|Subject: SMH: Gusmao gives UN team a serve:
'We don't want a legacy of cars'
Sydney Morning Herald October 10, 2000
Gusmao gives UN team a serve: 'We don't want a legacy of cars'
By MARK DODD
The East Timor independence leader, Mr Xanana Gusmao, has launched a stinging public attack on the United Nations mission, accusing it of failing to engage East Timorese in the transitional process to independence.
In a speech yesterday, which summarised the results of the August national congress of the CNRT (National Council of Timorese Resistance), Mr Gusmao warned of more difficult times ahead for East Timor.
He accused the UN of tokenism, and savaged his political opponents for undermining the development of democracy in East Timor.
The CNRT grouping, with Mr Gusmao as its elected president, comprises pro-independence bodies and political parties formed to co-ordinate the struggle for independence from Indonesia.
The establishment of an East Timor Transitional Government has diminished its importance although it continues to be an important focus of East Timorese independence aspirations.

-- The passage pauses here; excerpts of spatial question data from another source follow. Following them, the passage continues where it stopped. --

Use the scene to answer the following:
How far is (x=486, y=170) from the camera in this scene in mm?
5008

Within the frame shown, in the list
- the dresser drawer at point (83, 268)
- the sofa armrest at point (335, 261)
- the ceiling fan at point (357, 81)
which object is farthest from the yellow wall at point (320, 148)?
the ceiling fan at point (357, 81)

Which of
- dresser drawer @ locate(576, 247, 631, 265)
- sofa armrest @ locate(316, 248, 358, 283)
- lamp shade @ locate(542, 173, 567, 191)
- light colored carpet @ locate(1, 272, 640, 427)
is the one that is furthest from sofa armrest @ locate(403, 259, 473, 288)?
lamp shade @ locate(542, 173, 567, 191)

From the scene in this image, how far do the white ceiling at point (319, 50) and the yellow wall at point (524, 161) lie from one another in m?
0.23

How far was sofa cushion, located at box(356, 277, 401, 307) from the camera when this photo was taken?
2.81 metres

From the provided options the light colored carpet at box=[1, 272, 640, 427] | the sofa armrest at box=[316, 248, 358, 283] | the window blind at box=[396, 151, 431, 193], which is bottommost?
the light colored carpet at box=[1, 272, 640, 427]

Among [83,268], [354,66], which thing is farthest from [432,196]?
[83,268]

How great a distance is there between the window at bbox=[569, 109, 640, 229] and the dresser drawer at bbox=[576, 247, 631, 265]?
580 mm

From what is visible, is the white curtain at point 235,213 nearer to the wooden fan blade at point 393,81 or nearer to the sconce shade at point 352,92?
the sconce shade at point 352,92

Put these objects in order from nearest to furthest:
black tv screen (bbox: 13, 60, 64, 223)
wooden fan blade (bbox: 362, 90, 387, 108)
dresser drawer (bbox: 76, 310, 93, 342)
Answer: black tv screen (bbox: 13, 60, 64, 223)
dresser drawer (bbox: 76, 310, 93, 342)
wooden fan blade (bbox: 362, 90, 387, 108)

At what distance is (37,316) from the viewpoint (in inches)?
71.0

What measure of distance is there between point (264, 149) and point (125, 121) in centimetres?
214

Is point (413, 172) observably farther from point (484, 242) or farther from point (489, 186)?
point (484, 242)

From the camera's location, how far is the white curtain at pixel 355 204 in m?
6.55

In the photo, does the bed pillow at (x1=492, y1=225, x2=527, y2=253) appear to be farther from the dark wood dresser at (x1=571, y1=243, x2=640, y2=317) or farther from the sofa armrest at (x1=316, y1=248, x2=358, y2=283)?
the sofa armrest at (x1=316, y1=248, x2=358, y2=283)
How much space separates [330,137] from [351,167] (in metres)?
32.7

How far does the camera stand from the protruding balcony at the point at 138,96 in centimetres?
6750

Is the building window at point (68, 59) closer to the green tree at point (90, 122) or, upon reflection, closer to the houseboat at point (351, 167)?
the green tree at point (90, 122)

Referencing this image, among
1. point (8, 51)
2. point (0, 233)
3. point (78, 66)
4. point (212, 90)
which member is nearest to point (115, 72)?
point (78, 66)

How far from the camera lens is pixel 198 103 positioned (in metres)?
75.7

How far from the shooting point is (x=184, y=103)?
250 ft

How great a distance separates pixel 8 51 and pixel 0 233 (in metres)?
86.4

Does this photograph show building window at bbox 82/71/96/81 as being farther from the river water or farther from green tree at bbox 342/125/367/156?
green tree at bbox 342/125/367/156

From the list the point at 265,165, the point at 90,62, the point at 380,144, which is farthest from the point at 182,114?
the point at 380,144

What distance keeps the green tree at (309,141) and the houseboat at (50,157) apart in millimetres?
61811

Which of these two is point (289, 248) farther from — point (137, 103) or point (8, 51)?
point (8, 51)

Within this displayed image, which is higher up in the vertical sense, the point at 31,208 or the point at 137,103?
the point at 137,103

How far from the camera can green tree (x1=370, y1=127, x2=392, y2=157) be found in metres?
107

"We are not interested in a legacy of cars and laws, nor are we interested in a legacy of development plans for the future designed by [people] other than East Timorese," Mr Gusmao said in a reference to the hundreds of white UN four-wheel-drive vehicles seen around Dili and the succession of regulations being passed by the UN transitional administration in East Timor.
"We are not interested in inheriting an economic rationale which leaves out the social and political complexity of East Timorese reality.
"Nor do we wish to inherit the heavy decision-making and project implementation mechanisms in which the role of the East Timorese is to give their consent as observers rather than the active players we should start to be."
The freewheeling lifestyles of UN international staff and expatriates enjoying high salaries and allowances was contrasted with the poor living conditions of most East Timorese still recovering from last year's militia violence, which left most of the country looking like a war zone.
"We will not yield to hardship just because we are aware of other institutions that can pay their staff handsomely and offer numerous benefits," he said.
Mr Gusmao's political opponents in the Timor Democratic Union and Fretilin parties were singled out for a lashing.
Noticeably absent from the meeting was Mari Alkatiri and Lu'olo, the senior officials from Fretilin, East Timor's biggest political party.